If you wish to run these tests yourself, you will find all the necessary steps in the github actions [here](https://github.com/szabolcsdombi/optimization-demo/actions/runs/5423258436/jobs/9860949567).
## No-Goals of this Article
- This article does not address maintainability or any other burden introduced with replacing simple Python code with cumbersome low level C code.
- We are not interested in micro-optimization, using SSE or hardware implemented hashing.
- Not interested in multi-threaded approaches, concurrency.
- Not interested in implementing it in Rust or any other language not supported out of the box for Python Extensions.
## Fun Fact
We can implement a magic function that may also work.
```py
def magic_accept(key: str) -> str:
return 's3pPLMBiTxaQ9kYGzzhZRbK+xOo='
```
Silly, but indeed it passes the test.
```
--------------------------------------------------------------------------------------------------------
Name (time in ns) Mean StdDev Median OPS (Mops/s)
--------------------------------------------------------------------------------------------------------
test_magic_code 70.7236 (1.0) 0.0584 (1.0) 70.7438 (1.0) 14.1396 (1.0)
test_optimized_code 210.7457 (2.98) 0.2183 (3.74) 210.7261 (2.98) 4.7451 (0.34)
test_python_code 912.7083 (12.91) 5.5000 (94.24) 912.7722 (12.90) 1.0956 (0.08)
-------------------------------------------------------------------------------------------------------
```
The dissambled version seems to be simple too.
```py
>>> dis.dis(magic_accept)
1 0 RESUME 0
2 2 LOAD_CONST 1 ('s3pPLMBiTxaQ9kYGzzhZRbK+xOo=')
4 RETURN_VALUE
```
So, how this new method compares to our existing ones that do real work?
Supprising as it may sound but our C++ implementation is just 2.98x slower.
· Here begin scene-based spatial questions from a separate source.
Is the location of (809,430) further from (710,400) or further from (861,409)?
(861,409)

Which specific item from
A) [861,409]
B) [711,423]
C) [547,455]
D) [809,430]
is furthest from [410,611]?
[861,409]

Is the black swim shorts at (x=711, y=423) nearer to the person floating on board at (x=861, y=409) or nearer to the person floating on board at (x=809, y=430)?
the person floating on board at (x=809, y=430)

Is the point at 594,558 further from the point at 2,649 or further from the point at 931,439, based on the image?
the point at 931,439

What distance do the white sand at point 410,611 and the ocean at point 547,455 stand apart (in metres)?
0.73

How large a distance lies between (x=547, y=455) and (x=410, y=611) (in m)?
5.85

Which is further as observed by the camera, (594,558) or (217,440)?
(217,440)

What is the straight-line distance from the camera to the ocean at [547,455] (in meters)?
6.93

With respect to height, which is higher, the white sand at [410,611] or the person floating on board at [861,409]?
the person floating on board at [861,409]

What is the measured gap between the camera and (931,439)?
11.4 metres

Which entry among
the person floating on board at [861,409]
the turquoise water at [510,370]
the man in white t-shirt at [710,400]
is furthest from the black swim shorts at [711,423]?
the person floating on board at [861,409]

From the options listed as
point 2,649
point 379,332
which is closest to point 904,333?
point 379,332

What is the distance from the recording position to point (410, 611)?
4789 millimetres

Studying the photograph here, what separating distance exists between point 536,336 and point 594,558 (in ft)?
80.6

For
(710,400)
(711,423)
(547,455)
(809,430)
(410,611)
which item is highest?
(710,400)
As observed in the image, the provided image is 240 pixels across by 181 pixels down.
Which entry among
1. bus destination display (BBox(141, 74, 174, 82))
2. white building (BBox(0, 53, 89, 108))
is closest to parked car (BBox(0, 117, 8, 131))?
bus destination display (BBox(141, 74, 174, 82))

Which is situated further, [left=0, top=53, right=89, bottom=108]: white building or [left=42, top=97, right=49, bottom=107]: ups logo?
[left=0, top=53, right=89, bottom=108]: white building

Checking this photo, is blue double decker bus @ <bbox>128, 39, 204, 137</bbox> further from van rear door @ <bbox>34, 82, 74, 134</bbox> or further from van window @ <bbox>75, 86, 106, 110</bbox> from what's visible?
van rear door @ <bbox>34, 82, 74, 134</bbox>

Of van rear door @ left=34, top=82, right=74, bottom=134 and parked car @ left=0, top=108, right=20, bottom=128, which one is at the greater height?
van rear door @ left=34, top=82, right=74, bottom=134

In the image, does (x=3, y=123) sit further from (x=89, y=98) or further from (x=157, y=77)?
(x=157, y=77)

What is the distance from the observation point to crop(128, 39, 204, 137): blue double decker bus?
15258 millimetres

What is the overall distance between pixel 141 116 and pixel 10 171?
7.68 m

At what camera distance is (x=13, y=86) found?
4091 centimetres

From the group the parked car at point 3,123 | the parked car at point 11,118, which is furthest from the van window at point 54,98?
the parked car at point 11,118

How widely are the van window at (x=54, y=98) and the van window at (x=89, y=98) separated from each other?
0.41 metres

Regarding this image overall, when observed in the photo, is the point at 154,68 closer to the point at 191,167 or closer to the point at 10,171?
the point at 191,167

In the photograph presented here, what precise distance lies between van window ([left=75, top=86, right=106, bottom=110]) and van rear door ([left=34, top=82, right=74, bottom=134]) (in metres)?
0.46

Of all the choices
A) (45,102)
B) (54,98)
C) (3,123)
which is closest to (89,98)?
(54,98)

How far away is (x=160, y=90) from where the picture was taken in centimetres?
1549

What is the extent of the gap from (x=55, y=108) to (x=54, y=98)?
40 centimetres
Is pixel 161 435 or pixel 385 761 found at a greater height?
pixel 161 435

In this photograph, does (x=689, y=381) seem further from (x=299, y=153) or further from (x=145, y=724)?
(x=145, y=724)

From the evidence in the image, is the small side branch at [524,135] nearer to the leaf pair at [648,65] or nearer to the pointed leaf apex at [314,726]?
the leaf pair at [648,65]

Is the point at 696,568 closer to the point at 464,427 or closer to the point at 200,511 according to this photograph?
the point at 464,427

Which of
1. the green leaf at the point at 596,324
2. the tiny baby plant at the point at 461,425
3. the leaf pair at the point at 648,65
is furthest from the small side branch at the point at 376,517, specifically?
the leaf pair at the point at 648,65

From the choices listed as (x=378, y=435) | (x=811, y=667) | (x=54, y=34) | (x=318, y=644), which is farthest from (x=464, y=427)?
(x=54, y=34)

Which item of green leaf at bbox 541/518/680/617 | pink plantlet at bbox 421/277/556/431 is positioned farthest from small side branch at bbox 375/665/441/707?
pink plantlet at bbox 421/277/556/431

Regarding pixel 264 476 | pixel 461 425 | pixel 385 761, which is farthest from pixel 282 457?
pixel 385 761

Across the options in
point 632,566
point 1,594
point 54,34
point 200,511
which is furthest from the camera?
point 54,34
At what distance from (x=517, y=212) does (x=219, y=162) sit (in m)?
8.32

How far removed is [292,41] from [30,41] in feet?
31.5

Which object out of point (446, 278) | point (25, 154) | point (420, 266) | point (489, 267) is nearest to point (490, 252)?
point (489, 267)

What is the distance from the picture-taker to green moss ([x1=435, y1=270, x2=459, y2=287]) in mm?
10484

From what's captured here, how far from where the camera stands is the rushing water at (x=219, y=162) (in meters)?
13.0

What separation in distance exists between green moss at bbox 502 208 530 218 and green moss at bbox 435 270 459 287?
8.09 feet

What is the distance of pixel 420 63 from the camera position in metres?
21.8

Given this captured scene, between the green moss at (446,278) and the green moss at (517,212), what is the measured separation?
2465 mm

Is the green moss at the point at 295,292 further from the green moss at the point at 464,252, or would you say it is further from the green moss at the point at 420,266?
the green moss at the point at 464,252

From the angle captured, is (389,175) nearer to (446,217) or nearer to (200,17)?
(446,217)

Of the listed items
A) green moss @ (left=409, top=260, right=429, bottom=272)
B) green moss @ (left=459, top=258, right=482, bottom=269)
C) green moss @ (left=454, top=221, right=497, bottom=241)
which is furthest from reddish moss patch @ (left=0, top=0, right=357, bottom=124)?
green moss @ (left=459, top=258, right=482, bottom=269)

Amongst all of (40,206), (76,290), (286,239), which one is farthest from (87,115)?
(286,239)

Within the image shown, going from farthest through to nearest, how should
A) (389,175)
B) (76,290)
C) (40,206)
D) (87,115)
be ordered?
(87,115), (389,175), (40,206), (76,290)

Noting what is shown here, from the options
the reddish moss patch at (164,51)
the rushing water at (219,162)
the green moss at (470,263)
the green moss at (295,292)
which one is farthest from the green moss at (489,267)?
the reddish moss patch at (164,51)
(From measurements and interpretations we are now entering a realm of guessings).
This could be because of the overhead introduced by calling functions, the interpreter parsing bytecode or our mearuring tools used.
At 14m calls per second on a single core this is inevitable.
## Edit
Previously the best result was 3M keys per second. Actually 4.8M keys per second is possible on an average computer.
The [github actions](https://github.com/szabolcsdombi/optimization-demo/actions) still produce the original results.
There is an [extension](https://github.com/szabolcsdombi/optimization-demo-rust) to this article.
## Summary
By implementing a simple task in C++ instead of Python, where the underlying function calls are already implemented in C++, we still can get a significant boost.